SCROLL TO CONTINUE WITH CONTENT
Seorang warga suku Aborigin Wiradjuri, Jarin Baigent, miris dengan tersingkirnya Suku Aborogin sebagai penghasil kerajinan. Barang-barang palsu yang didatangkan dari negara lan itu harganya memang jauh lebih murah ketimbang buatan mereka.
"Paman saya adalah pembuat bumerang hand made, yang mungkin, bisa jadi memiliki peluang besar untuk memasok di suatu tempat," kata Jarin seperti dikutip ABC Australia, Rabu (20/7/2022).
"Tetapi, ada pengusaha di bisnis barang tiruan pergi mencari pemasok di luar negeri, umumnya buatan Indonesia, dengan opsi yang lebih murah," Jarin menambahkan.
"Akibatnya, para pembuat bumerang di sini kehilangan sumber penghasilan. Padahal, mereka menciptakan barang seni dan artefak asli Aborigin, tapi justru harus tersingkir dari industri ini," dia menjelaskan.
Untuk mendongkrak penjualan suvenir asli Suku Aborigin, Jarin mendirikan Trading Blak.
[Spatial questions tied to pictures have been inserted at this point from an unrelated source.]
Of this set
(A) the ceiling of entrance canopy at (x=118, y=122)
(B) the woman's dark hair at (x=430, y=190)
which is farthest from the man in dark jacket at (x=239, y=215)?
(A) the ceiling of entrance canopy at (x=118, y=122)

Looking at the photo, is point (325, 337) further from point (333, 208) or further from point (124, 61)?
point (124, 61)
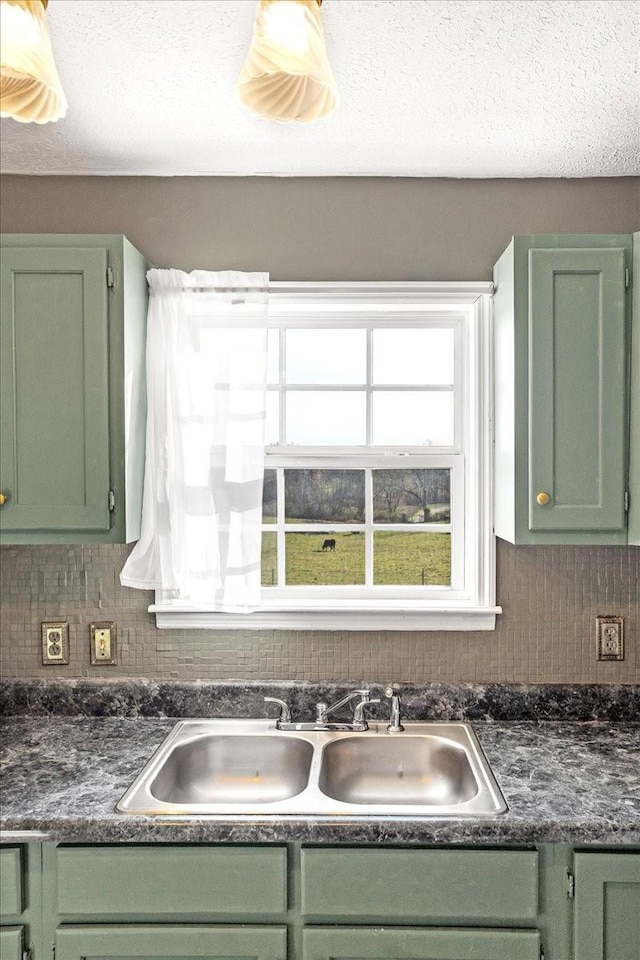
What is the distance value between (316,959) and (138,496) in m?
1.28

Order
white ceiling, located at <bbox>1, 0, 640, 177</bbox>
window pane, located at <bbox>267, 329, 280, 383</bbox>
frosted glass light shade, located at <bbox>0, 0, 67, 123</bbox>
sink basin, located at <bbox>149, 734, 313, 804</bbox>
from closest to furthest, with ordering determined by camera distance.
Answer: frosted glass light shade, located at <bbox>0, 0, 67, 123</bbox> < white ceiling, located at <bbox>1, 0, 640, 177</bbox> < sink basin, located at <bbox>149, 734, 313, 804</bbox> < window pane, located at <bbox>267, 329, 280, 383</bbox>

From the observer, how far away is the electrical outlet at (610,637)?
215 cm

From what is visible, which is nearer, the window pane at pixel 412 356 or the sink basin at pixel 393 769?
the sink basin at pixel 393 769

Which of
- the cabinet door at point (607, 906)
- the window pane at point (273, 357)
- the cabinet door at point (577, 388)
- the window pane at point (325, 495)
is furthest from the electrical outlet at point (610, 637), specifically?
the window pane at point (273, 357)

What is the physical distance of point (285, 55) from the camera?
1.02 m

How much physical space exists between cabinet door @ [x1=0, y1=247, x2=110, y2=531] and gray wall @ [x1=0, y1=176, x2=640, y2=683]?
0.36 m

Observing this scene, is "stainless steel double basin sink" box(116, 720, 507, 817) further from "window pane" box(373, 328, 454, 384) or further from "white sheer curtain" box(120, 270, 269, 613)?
"window pane" box(373, 328, 454, 384)

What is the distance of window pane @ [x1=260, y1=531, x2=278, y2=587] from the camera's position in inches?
91.3

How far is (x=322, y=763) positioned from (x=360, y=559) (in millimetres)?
692

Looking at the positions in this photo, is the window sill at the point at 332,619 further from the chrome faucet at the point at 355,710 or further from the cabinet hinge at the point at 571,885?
the cabinet hinge at the point at 571,885

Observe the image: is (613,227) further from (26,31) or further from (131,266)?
(26,31)

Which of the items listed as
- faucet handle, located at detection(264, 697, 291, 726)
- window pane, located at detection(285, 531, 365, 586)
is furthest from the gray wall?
window pane, located at detection(285, 531, 365, 586)

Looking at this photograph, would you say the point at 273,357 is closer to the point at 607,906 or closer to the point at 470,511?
the point at 470,511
Itu adalah marketplace untuk semua bisnis yang dimiliki dan dioperasikan oleh orang Aborigin untuk menjual produk seni dan kerajinan mereka.
Dia bertekad untuk memerangi praktik bisnis kotor perusahaan non-pribumi yang menjual suvenir khas Suku Aborigin, tetapi tidak menyematkan asal negara pembuatnya.
"Saya mengenal pengusaha non-Aborigin yang melakukan bisnis gelap ini. Mereka menipu pelanggan yang berpikir barang yang dibelinya adalah barang asli Aborigin," katanya.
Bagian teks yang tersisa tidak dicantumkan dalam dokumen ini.